- **Tasks to complete**:
- a) According to the credit agreement excerpt, in what currency may competitive loans be advanced?
- b) Carry the credit agreement excerpt forward, starting after its final sentence.

Revolving loans under the Revolving Credit Agreement will be made available in U.S. dollars, euro, pounds sterling, Canadian dollars, Swiss francs and any other foreign currency (x) that is a lawful currency that is readily available and freely transferable and convertible into U.S. dollars, (y) for which a LIBO rate is available in the Revolving Credit Agreement Agent’s determination and (z) that is agreed to by the Revolving Credit Agreement Agent and each of the lenders under the Revolving Credit Agreement. Revolving loans denominated in dollars may, at the applicable Borrower’s election, bear interest based on either (A) the Alternate Base Rate (as defined in the Revolving Credit Agreement) or (B) the Adjusted LIBO Rate (as defined in the Revolving Credit Agreement) plus, in the case of this clause (B), an applicable margin based on the Company’s credit ratings. The Company will also pay to the lenders under the Revolving Credit Agreement certain customary fees.

Competitive loans under the Revolving Credit Agreement may be advanced in dollars only and will bear interest, as specified by the applicable lender in its related competitive bid, either at the LIBO rate plus (or minus, as applicable) a marginal rate of interest or at a fixed rate of interest per annum.

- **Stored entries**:
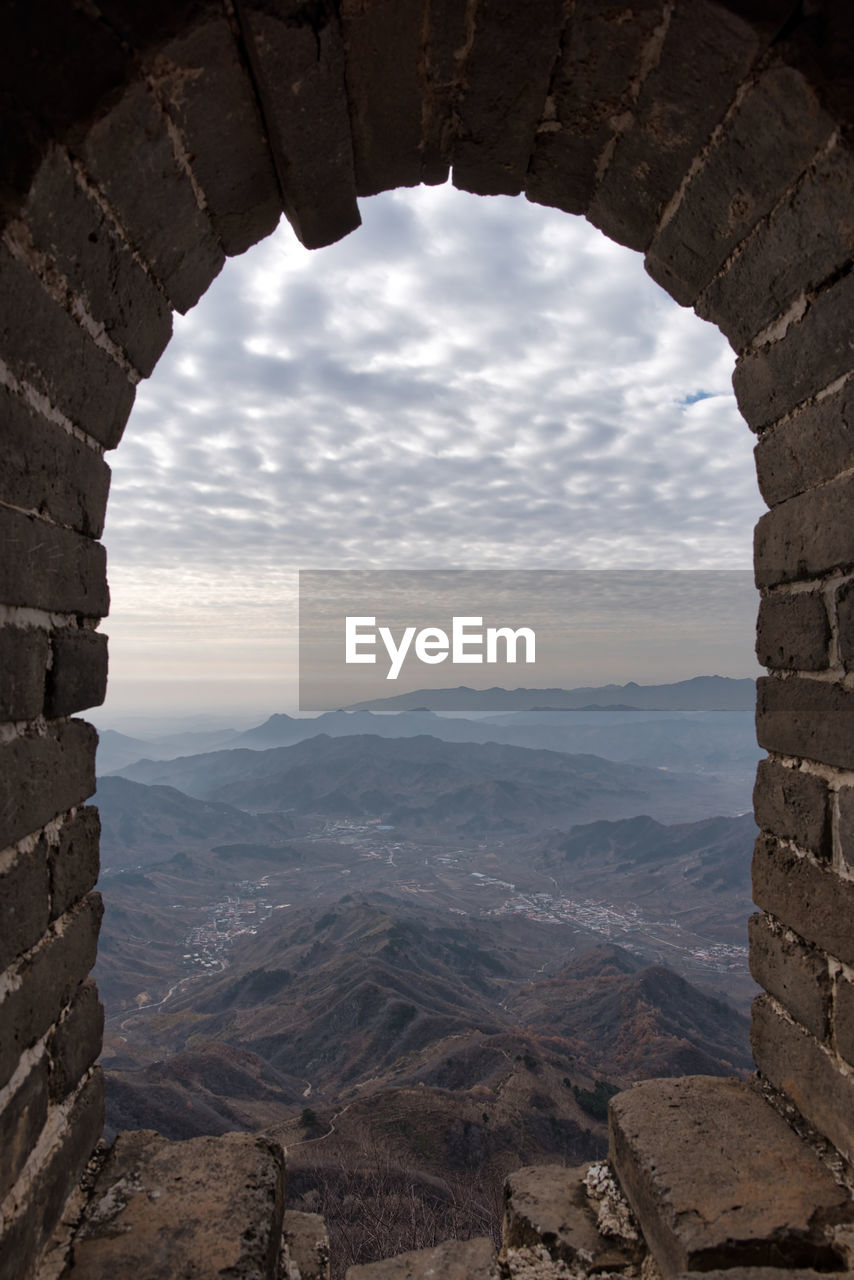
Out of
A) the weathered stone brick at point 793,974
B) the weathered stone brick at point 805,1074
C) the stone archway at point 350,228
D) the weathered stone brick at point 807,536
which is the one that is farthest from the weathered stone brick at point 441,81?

- **Responses per task**:
- a) Dollars only.

- b)
All revolving loans outstanding under the Revolving Credit Agreement will be due and payable on the fifth anniversary of the First Availability Date. All competitive loans under the Revolving Credit Agreement will be due and payable on the last day of the interest period applicable to such loans.

The Revolving Credit Agreement contains representations and warranties and affirmative and negative covenants customary for unsecured financings of this type, as well as a financial covenant requiring that, as of the last day of each fiscal quarter, commencing with the first fiscal quarter-end date occurring on or after the effective date of the Revolving Credit Agreement, the ratio of total indebtedness to total capitalization shall not be greater than 65%. An event of default under the Revolving Credit Agreement may be triggered, among other things, by a failure to pay when due any principal on any loan under the Revolving Credit Agreement, failure to comply with certain covenants under the Revolving Credit Agreement, failure to make payments when due in respect of, or the acceleration of, debt obligations in excess of $50 million, or a change of control of the Company. A default under the Revolving Credit Agreement would permit the participating banks to terminate their commitments to extend credit under the Revolving Credit Agreement and accelerate any outstanding loans.

The foregoing description of the Revolving Credit Agreement does not purport to be complete and is qualified in its entirety by reference to the Revolving Credit Agreement, which is filed as Exhibit 99.2 to this Current Report on Form 8-K and is incorporated herein by reference.


ITEM 2.03 Creation of a Direct Financial Obligation or an Obligation under an Off-Balance Sheet Arrangement of a Registrant.

The disclosure in Item 1.01 of this Form 8-K is incorporated into this Item 2.03 by reference.

 

ITEM 9.01 Financial Statements and Exhibits.

(c) Exhibits.

 

Exhibit No.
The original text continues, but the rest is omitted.